The lack of medicine apparently triggered the events of Feb. 3.
“He’s never given us a bit of trouble. I just feel this was a problem with his medication that made him go off a bit,” said Mary Padussis, his mother.
County police Officer Robert Cordery shot Mr. Padussis three times, once in the stomach and twice in the leg, after Mr. Padussis attacked the two women, Assistant State’s Attorney Joseph V. Reina said.
Mr. Reina said Mr. Padussis argued with his mother that night about his father’s recent death, then tried to choke her. As his sister ran downstairs to call police, he chased her, grabbed two knives and placed one to her throat, Mr. Reina said.
His mother called the police and, when they arrived, Mr. Padussis was still threatening his sister.
She broke away from her brother, who was then shot after he ignored the officers’ commands and tried to run upstairs, Mr. Reina said.
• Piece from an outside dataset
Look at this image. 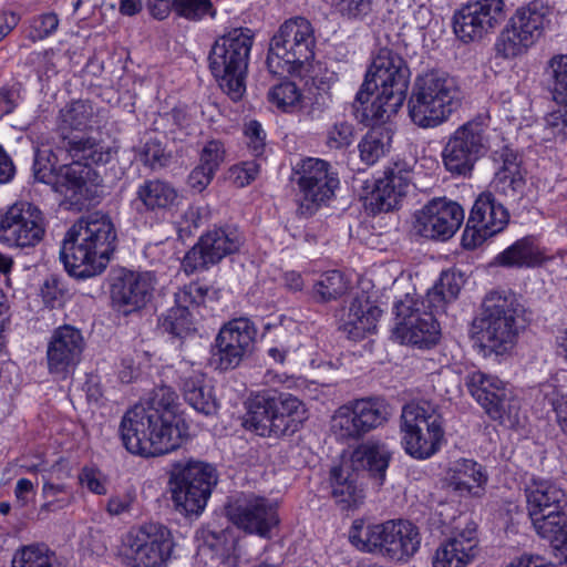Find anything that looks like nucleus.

“That day, he went beserk,” the prosecutor said.
He was flown by helicopter to the Shock-Trauma Center at University Hospital in Baltimore for treatment and appeared yesterday to have recovered.
In exchange for the guilty plea from Mr. Padussis, who is living off medical disability payments for his depression, Mr. Reina will recommend that he serve a suspended jail sentence.
Judge Eugene M. Lerner will sentence him Oct. 5 but refused to let him go yesterday until a doctor convinced the court that Mr. Padussis is no longer a danger to society.
“I’m worried for his mother and sister. I’m just concerned,” the judge said.